My question is how to implement pagination here? My query looks as follows:

{
    "size": 0,
    "aggs": {
        "Project_aggregation": {
            "composite": {
                "size": 10,
                "sources": [{
                    "terms_aggregation": {
                        "terms": {
                            "field": "ProjectID"
                        }
                    }
                }]
            },
            "aggs": {
                "latest_project_timestamp": {
                    "max": {
                        "field": "ProjectStartTime"
                    }
                },
                "project_which_satisfies_filters": {
                    "filter": {
                        "match": {
                            "Category": "Small"
                        }
                    },
                    "aggs": {
                        "start_time": {
                            "max": {
                                "field": "ProjectStartTime"
                            }
                        }
                    }
                },
                "find_if_latest_project_is_same_as_project_which_satisfies_filters": {
                    "bucket_selector": {
                        "buckets_path": {
                            "LatestProjectStartTime": "latest_project_timestamp",
                            "ProjectWhichSatisfiesFiltersStartTime": "project_which_satisfies_filters>start_time"
                        },
                        "script": "params.CurrentProjectStartTime == params.ProjectWhichSatisfiesFiltersStartTime"
                    }
                }
            }
        }
    }
}

If I set page size to 10 and then the bucket selector weeds out 4 buckets, I will have only 6 buckets left. Sometimes I will get empty results with an after key and I have to loop several times to get the next set of results.

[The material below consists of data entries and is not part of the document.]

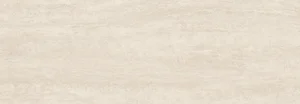 Керамогранит Coverlam by Grespania 78RV-71 Riverside Beige 100x300 матовый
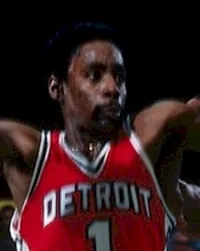 Kevin Porter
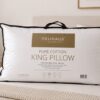 Neuhaus King Size Pillow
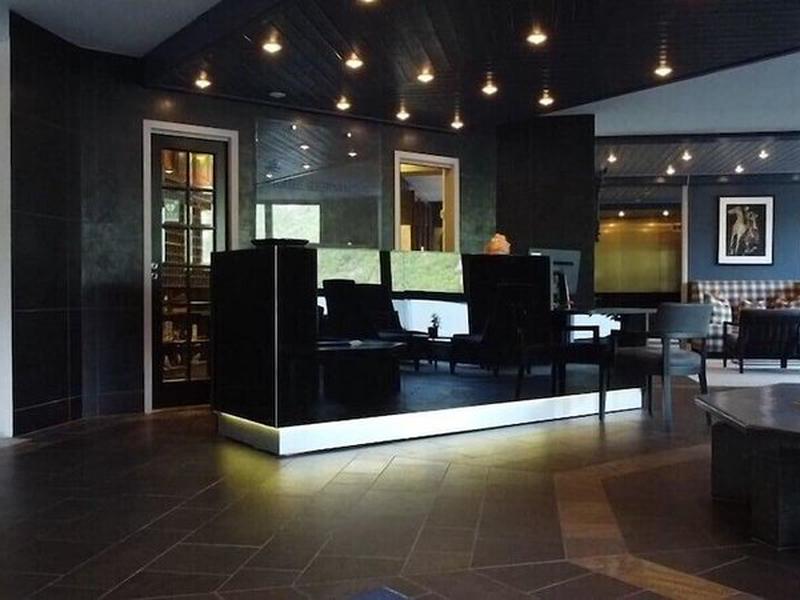 981D51915A608F0E022A4A449BE1415D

I can use the above solution to do several queries until I get the desired bucket count, however this is not optimal.

If there is an alternate solution to the above query, that would be useful too, basically for each project ID I want to retrieve only the latest document. Assuming the latest document does not satisfy certain filters, it should not be returned. Please let me know if there is a way to avoid using the bucket selector aggregation which is causing the issue with having to do multiple queries.

Thanks,
Raonic

This topic was automatically closed 28 days after the last reply. New replies are no longer allowed.